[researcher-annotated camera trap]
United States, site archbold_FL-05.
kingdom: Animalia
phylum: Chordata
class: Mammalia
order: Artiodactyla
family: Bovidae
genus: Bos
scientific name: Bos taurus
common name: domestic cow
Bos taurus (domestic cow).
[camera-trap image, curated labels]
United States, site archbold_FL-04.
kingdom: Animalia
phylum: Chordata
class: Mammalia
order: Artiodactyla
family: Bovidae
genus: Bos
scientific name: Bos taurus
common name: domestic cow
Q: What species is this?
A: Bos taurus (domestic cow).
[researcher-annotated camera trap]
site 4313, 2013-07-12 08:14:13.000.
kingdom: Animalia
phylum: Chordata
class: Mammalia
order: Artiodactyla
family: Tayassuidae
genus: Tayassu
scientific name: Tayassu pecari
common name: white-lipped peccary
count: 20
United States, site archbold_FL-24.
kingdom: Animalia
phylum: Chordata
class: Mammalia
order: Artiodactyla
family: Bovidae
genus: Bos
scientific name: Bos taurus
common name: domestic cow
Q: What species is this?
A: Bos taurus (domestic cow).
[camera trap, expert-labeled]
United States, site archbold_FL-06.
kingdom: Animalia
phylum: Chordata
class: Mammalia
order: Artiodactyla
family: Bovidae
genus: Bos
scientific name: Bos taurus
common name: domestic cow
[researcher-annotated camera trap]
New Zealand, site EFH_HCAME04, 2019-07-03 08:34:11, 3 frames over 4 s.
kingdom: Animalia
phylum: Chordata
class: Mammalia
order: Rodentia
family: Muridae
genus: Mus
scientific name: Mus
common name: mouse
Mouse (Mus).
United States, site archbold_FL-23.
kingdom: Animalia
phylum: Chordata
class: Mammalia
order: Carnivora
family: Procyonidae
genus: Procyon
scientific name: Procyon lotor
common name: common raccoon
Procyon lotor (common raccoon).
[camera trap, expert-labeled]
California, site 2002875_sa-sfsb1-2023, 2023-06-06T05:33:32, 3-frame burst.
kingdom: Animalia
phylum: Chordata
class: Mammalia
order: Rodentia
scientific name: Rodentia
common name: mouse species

## REQUIRED WORK
Restate the entries above, keeping every word intact.

## RESPONSE TO THIS TASK
[researcher-annotated camera trap]
United States, site archbold_FL-05.
kingdom: Animalia
phylum: Chordata
class: Mammalia
order: Artiodactyla
family: Bovidae
genus: Bos
scientific name: Bos taurus
common name: domestic cow
Bos taurus (domestic cow).
[camera-trap image, curated labels]
United States, site archbold_FL-04.
kingdom: Animalia
phylum: Chordata
class: Mammalia
order: Artiodactyla
family: Bovidae
genus: Bos
scientific name: Bos taurus
common name: domestic cow
Q: What species is this?
A: Bos taurus (domestic cow).
[researcher-annotated camera trap]
site 4313, 2013-07-12 08:14:13.000.
kingdom: Animalia
phylum: Chordata
class: Mammalia
order: Artiodactyla
family: Tayassuidae
genus: Tayassu
scientific name: Tayassu pecari
common name: white-lipped peccary
count: 20
United States, site archbold_FL-24.
kingdom: Animalia
phylum: Chordata
class: Mammalia
order: Artiodactyla
family: Bovidae
genus: Bos
scientific name: Bos taurus
common name: domestic cow
Q: What species is this?
A: Bos taurus (domestic cow).
[camera trap, expert-labeled]
United States, site archbold_FL-06.
kingdom: Animalia
phylum: Chordata
class: Mammalia
order: Artiodactyla
family: Bovidae
genus: Bos
scientific name: Bos taurus
common name: domestic cow
[researcher-annotated camera trap]
New Zealand, site EFH_HCAME04, 2019-07-03 08:34:11, 3 frames over 4 s.
kingdom: Animalia
phylum: Chordata
class: Mammalia
order: Rodentia
family: Muridae
genus: Mus
scientific name: Mus
common name: mouse
Mouse (Mus).
United States, site archbold_FL-23.
kingdom: Animalia
phylum: Chordata
class: Mammalia
order: Carnivora
family: Procyonidae
genus: Procyon
scientific name: Procyon lotor
common name: common raccoon
Procyon lotor (common raccoon).
[camera trap, expert-labeled]
California, site 2002875_sa-sfsb1-2023, 2023-06-06T05:33:32, 3-frame burst.
kingdom: Animalia
phylum: Chordata
class: Mammalia
order: Rodentia
scientific name: Rodentia
common name: mouse species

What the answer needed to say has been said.